Adding "double-prior" in GP

Hi all,

I’ve been trying to place a kind of “double-layer” priors on GP models. It is clear in the tutorial about how to set the prior distribution on lengthscale parameters (i.e. by calling model.kernle.set_prior(‘lengthscale’, dist.LogNormal(mean, variance)))

The problem I have is to place another distribution on the “LogNormal” dist. In mathematics,

sigma_i~N(1.,1.)
l_i~LogNormal(1., sigma_i)

where l_i represents the length scale parameter.

I see a somehow related post adding GP in mixed effects models. But I am not sure whether it is valid to change the kernel every time for updating.

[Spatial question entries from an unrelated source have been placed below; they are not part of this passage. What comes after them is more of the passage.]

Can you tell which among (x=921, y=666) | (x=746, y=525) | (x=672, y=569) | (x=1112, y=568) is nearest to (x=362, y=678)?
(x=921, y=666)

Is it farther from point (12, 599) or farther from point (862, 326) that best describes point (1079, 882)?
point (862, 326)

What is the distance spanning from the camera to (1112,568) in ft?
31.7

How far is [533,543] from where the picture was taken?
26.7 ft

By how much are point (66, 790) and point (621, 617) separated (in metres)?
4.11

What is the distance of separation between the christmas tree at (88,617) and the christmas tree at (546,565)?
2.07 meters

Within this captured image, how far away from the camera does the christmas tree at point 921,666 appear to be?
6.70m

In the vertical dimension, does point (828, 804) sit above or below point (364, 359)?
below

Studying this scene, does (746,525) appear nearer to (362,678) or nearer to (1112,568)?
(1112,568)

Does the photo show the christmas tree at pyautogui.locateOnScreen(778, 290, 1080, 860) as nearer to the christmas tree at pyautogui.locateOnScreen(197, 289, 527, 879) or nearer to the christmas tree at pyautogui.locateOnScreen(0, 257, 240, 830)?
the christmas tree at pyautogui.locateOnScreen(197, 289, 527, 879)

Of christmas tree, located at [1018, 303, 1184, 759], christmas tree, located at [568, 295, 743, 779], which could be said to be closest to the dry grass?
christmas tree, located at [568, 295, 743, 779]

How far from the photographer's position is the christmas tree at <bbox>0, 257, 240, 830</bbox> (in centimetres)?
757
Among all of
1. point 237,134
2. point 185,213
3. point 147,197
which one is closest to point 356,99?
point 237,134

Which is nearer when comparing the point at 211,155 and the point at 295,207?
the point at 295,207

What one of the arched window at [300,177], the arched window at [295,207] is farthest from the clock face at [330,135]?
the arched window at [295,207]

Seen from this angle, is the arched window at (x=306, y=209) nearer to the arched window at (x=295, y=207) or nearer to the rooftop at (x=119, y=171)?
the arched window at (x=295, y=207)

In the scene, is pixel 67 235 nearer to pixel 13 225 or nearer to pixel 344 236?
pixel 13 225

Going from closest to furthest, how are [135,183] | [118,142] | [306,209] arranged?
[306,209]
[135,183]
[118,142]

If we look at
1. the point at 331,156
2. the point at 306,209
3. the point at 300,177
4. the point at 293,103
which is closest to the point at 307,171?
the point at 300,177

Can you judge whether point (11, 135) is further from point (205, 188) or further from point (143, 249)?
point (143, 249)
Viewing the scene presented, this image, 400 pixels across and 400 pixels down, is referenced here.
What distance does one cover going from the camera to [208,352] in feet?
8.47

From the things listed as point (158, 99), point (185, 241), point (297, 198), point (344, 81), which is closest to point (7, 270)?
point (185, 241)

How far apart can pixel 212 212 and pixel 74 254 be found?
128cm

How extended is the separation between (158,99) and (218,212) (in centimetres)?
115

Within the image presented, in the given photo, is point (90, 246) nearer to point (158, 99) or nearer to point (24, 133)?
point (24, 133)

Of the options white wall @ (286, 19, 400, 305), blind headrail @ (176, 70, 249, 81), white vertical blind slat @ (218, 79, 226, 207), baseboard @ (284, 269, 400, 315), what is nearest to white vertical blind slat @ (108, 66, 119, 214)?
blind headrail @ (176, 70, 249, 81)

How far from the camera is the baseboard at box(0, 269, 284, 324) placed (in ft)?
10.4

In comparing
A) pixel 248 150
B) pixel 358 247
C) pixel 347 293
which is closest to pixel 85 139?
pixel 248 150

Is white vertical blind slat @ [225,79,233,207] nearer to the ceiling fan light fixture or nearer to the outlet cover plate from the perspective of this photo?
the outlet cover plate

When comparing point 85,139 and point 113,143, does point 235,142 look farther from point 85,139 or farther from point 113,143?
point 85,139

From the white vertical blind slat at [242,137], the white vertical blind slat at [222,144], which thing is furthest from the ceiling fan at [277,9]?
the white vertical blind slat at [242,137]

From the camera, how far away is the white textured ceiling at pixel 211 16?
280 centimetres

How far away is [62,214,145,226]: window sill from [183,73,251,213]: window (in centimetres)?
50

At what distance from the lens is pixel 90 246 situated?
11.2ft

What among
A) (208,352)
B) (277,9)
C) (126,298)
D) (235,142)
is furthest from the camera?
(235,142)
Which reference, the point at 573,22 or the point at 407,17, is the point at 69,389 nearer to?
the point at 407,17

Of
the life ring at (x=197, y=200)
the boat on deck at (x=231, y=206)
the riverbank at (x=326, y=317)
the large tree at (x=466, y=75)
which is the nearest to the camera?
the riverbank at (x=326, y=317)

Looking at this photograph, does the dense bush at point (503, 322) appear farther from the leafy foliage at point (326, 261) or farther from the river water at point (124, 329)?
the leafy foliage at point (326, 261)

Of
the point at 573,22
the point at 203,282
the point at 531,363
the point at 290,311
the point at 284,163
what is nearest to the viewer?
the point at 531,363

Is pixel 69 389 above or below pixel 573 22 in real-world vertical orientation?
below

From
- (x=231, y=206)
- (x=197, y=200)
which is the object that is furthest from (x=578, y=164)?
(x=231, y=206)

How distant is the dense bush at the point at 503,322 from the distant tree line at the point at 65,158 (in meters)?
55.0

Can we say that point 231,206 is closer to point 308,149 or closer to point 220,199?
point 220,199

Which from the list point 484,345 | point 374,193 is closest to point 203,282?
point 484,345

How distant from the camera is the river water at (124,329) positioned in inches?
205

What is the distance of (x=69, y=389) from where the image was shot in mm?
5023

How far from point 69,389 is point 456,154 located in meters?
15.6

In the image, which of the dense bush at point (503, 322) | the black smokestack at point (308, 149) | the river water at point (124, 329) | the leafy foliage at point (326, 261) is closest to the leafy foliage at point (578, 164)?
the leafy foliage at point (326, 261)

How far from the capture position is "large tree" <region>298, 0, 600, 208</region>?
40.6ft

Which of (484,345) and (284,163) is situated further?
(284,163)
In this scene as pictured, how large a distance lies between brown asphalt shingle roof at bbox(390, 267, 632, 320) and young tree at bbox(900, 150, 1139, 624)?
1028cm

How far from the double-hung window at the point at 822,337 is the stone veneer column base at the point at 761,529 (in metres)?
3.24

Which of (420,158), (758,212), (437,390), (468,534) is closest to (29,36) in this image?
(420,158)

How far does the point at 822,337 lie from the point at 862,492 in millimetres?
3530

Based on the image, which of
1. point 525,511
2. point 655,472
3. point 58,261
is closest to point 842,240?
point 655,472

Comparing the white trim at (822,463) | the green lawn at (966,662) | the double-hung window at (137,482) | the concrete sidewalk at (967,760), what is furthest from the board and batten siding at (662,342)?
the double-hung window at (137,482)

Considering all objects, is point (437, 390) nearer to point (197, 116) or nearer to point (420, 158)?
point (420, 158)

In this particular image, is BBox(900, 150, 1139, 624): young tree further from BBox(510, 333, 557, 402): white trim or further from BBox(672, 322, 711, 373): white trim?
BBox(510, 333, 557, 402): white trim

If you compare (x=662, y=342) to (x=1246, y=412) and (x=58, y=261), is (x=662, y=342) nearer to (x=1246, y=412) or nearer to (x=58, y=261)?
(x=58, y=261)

Could anyone tell me or give me some hints about this? I really appreciate all your help and time.

@uempheral I would suggest to build a GP model from scratch if you want to set hierarchical priors for hyperparameters. :slight_smile:

Okay!Thank you so much for your reply. I will try to build the model from scratch :grin:

Hi @uempheral, I just think about this again and change my mind. Actually you can do something like this

def model():
     sigma_i~N(1.,1.)
     l_i~LogNormal(1., sigma_i)
     kernel.lengthscale = l_i
     ...
1 Like

Thank you so much! (Sorry that I did not notice you replied to me.)